Leiter zum Himmel

Dem Mainstream entkommen: Gus Van Sant beschließt mit

»Last Days« seine Trilogie über jugendliches Sterben

 

Gus Van Sant kennt den Wert des Lebens. Zu viele aus seinem Freundskreis hat der bekennende Homosexuelle an Aids oder Drogen elend zugrunde gehen sehen, als dass er im Verdacht stehen könnte, in einer spätpubertären Anwandlung den Tod als glamourös morbides Ereignis zu begreifen. Dennoch hat er eine Trilogie jugendlichen Sterbens vorgelegt, die ihr verbindendes Thema merkwürdig distanziert begreift, sachlich und metaphysisch zugleich, in einer Art heiliger Nüchternheit. Deren letzter Teil, »Last Days«, läuft nun mit einiger Verzögerung endlich auch in einem Kölner Kino an.

Tödlicher Ausflug in die Wüste

Im ersten Film, »Gerry« (2002), der in Deutschland nur auf DVD erschienen ist, verlaufen sich zwei Freunde auf einem Ausflug in der Wüste. Während ihre Umgebung zusehends karger wird, stolpern die beiden ziellos immer weiter, ohne Wasser oder Nahrung und, wie man anfangs noch belustigt registriert, ohne jedes Bewusstsein für das Bedrohliche ihrer Lage. Was beeindruckt, sind die Perspektiven auf eine schier endlose Landschaft. Kurz vor Ende des Films und ihrer Kräfte durchqueren die zwei eine Salzwüste bei Sonnenaufgang, eine schier endlose Kamerafahrt folgt ihnen auf Distanz, der Wechsel des Lichts ist von atemberaubender Schönheit. Wenig später wird einer der beiden tot sein. Der Highway wäre nur ein paar Schritte weiter gewesen.

Das Szenario kreuzt Beckett, Buster Keaton und die minimalistischen Naturbeobachtungen eines James Benning, gesprochen wird wenig, und wenn, sind die Dialoge von erlesener Absurdität. Beide Figuren heißen wie der Film, und aus ihren Unterhaltungen geht hervor, dass ihr Name schon vor dieser fatalen Fehlleistung gleichbedeutend war mit: eine Sache gründlich vermasseln.
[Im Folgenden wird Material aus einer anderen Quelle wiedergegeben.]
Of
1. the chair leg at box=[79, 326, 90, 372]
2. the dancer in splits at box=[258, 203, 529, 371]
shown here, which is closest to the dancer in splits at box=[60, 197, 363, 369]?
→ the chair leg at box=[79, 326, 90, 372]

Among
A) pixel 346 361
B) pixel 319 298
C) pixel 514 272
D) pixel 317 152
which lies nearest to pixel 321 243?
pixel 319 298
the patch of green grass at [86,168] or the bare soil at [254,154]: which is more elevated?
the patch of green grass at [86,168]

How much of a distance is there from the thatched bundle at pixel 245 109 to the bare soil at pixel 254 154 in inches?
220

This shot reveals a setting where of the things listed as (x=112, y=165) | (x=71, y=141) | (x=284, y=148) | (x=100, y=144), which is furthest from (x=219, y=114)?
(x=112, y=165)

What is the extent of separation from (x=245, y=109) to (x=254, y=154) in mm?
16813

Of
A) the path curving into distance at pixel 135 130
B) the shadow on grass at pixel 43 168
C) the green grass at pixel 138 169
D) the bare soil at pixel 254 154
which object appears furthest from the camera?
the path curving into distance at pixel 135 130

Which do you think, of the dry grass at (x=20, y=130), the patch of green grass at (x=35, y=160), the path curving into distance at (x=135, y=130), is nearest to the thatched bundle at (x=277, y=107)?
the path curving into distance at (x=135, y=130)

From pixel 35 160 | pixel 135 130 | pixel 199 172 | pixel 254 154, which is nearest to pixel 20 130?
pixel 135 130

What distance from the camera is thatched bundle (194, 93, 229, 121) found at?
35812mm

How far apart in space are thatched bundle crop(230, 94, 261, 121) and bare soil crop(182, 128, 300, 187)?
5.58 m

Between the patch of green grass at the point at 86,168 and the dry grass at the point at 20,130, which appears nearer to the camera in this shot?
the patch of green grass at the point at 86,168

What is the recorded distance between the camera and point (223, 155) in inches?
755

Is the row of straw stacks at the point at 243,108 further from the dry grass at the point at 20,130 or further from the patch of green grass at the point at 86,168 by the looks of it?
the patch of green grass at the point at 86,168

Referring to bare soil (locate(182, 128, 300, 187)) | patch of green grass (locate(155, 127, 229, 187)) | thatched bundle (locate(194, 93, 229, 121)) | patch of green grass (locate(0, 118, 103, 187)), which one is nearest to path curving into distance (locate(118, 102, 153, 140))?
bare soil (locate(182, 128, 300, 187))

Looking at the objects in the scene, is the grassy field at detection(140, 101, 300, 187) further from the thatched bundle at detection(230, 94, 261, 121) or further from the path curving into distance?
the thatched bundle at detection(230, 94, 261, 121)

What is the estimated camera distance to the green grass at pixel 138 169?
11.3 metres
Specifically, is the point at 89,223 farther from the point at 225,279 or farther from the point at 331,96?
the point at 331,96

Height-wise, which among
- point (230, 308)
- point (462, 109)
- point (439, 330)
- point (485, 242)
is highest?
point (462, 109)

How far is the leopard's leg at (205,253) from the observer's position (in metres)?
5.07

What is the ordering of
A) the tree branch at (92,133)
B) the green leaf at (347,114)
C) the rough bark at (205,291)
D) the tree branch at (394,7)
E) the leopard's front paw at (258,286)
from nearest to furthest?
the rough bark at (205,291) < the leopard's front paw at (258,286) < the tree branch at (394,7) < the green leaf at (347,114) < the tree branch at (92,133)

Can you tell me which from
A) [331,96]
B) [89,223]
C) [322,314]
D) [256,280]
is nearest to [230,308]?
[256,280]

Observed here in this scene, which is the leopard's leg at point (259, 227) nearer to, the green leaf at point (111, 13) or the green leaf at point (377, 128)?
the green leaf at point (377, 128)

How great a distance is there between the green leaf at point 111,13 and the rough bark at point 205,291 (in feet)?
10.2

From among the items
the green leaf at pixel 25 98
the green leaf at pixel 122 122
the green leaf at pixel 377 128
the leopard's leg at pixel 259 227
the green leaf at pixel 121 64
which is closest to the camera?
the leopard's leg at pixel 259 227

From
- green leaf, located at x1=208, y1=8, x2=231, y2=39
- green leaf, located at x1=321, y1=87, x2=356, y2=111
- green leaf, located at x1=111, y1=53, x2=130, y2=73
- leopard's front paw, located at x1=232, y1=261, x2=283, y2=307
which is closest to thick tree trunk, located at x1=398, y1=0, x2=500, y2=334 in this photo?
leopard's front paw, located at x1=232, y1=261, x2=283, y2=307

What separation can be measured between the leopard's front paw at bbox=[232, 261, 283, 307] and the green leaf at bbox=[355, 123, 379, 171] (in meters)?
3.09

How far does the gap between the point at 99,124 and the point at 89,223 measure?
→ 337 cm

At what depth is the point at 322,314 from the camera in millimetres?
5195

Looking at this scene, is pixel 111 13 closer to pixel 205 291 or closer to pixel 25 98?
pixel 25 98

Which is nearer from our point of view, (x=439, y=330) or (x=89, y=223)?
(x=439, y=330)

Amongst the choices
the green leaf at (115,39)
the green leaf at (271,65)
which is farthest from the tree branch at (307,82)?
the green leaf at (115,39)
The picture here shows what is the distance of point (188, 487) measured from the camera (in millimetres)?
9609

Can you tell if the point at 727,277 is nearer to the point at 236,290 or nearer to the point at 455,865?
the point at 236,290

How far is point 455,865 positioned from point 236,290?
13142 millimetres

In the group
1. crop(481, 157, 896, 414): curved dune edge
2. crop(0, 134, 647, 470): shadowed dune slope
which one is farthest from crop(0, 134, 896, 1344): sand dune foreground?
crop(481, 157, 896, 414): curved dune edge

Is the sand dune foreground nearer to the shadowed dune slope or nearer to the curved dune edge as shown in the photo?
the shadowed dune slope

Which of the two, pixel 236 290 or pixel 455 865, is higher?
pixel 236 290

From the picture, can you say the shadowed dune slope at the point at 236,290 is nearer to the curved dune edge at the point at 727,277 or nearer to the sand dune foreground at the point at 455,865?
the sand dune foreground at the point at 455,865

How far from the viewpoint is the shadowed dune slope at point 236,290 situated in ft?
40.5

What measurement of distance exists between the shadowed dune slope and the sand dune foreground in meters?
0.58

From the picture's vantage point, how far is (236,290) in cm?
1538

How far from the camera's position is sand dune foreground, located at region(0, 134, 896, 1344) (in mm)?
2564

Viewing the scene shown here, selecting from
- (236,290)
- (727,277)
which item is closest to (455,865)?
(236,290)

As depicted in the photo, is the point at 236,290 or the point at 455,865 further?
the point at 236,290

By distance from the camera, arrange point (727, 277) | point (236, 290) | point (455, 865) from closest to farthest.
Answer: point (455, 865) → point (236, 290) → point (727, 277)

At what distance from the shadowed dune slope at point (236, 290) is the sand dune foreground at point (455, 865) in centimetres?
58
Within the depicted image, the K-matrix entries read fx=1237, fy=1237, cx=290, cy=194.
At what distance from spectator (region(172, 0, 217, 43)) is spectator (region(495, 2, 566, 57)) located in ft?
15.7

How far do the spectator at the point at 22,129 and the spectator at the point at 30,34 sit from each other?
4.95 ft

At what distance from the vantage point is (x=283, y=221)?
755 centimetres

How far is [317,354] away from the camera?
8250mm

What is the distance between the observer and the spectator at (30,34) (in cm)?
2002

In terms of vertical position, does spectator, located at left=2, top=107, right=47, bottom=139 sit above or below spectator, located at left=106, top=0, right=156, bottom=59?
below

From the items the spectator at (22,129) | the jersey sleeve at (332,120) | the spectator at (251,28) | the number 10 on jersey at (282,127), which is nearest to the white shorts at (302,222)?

Wie der Rest der Trilogie beruht auch »Gerry« auf einer wahren Begebenheit, ist aber von jeglicher Anmutung von Realismus so weit entfernt wie kein anderer Film des Regisseurs davor oder seither.

Tod ohne Warnung

Offenbar hatte Van Sant 2002 eine radikale Kehrtwende dringend nötig – weg von seinen hoch budgetierten Mainstream-Produktionen der späten 90er Jahre, weit weg vor allem von »Good Will Hunting«, der ihm eine Oscar-Nominierung und einen Kassenerfolg in Millionenhöhe beschert hatte. Wie ihm all das geschmeckt hat, kann man an seinem Cameo in Kevin Smiths »Jay and Silent Bob Strike Back« ablesen. Dort sitzt Van Sant als er selbst vor einem Batzen Geld und ist zu beschäftigt mit dem Scheine-Zählen, als dass ihn die Dreharbeiten zum fiktiven Sequel (»Hunting Season«) bekümmern könnten. Kein Wunder, dass er Matt Damon in »Gerry« buchstäblich in die Wüste schickte.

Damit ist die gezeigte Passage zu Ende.